The first permanent structures, pavilions, designed by architect George Mason, opened in 1911. By the mid 1920s, Detroit voters approved a $3-million bond issue, to build a brick and cement hospital. This building, designed by Albert Kahn in Neo-Romanesque Revival style, was 424,000 square feet, and had 500 beds in single, or double, rooms, instead of the, then standard, 10-bed wards. This new building opened in December 1928. By 1932, it had 1,200 beds.

==Hospital==
The hospital was the primary health care facility of the City of Detroit from its founding to closure. During its 75 years, it treated the poorest citizens of the city. For the first 35 years, most patients had infectious diseases. In 1953, a 250-bed addition was added to treat tuberculosis. By the end of the sixties, the era of infectious diseases was over due to antibiotics. In 1928, there were 1,756 deaths from infectious diseases, in 1969, there were under 100. During the 1970s, the patient population changed to the very old, the indigent, and those who had social problems.

In 1951, the Rehabilitation Institute of Metropolitan Detroit was founded at Herman Kiefer Hospital.

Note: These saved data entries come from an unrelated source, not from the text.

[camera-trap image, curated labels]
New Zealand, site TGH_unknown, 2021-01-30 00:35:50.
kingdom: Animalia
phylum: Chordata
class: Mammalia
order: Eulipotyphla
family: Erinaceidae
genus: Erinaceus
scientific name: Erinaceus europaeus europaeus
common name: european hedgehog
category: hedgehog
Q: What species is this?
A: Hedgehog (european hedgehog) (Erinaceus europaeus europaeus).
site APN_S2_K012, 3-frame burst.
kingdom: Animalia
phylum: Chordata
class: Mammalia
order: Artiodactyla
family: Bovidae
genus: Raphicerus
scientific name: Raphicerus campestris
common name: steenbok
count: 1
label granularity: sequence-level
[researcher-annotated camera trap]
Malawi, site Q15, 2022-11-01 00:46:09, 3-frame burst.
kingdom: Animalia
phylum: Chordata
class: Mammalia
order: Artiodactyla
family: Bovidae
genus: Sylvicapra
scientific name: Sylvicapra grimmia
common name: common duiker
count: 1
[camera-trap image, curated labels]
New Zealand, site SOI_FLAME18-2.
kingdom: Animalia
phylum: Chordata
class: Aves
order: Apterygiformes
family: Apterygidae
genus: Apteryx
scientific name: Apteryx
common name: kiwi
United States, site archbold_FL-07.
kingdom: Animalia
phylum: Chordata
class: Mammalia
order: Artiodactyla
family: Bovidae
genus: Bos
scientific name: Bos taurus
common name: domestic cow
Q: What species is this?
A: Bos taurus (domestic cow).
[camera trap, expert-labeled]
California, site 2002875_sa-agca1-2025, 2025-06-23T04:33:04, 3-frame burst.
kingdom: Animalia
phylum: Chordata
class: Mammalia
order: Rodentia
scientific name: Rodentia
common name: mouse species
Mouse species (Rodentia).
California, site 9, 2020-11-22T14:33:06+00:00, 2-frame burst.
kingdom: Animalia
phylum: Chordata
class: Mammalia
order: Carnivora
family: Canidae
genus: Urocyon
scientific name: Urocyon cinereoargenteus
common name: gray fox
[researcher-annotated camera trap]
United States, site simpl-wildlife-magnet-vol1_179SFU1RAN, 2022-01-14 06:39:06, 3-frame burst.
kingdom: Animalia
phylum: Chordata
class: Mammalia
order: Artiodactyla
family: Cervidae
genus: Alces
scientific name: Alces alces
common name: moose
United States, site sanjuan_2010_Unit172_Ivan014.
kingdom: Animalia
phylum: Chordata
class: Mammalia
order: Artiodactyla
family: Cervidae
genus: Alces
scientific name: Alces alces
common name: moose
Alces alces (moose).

Kiefer Hospital was the main treatment facility for polio in Detroit, which was rampant at that time. Polio patients are often paralyzed, and the Kiefer provided their polio patients with rehabilitation. It was also the site of the Metropolitan Detroit Polio Foundation, which merged with the Rehabilitation Institute in 1953. These two partners soon realized they needed a building of their own to house all their services. As a result, in 1958, the Rehabilitation Institute moved to a newly built hospital at the Detroit Medical Center.

During the 1970s and early 1980s, part of the building was used for the Detroit Psychiatric Institute, providing inpatient and outpatient services to those having psychiatric difficulties. This part of the hospital was overseen by the State of Michigan Department of Mental Health.

==Closure==
By the early 21st century, the Kiefer was acting almost entirely as a public health facility, dispensing free vaccinations. With the City of Detroit facing bankruptcy, the mayor, David Bing, decided that the one million dollar maintenance cost of the aging building could not be afforded. Bing closed the hospital, transferring its public health services to a private nonprofit which operated throughout the city from neighborhood facilities. Under Mayor Mike Duggan, the Detroit Health Department was reformed under the leadership of Dr. Abdul El-Sayed and now operates essential local public health services.

==Redevelopment==
In June 2015, plans were announced for the redevelopment of the building, and other buildings in the complex, into a mixed use residential, business, and commercial center.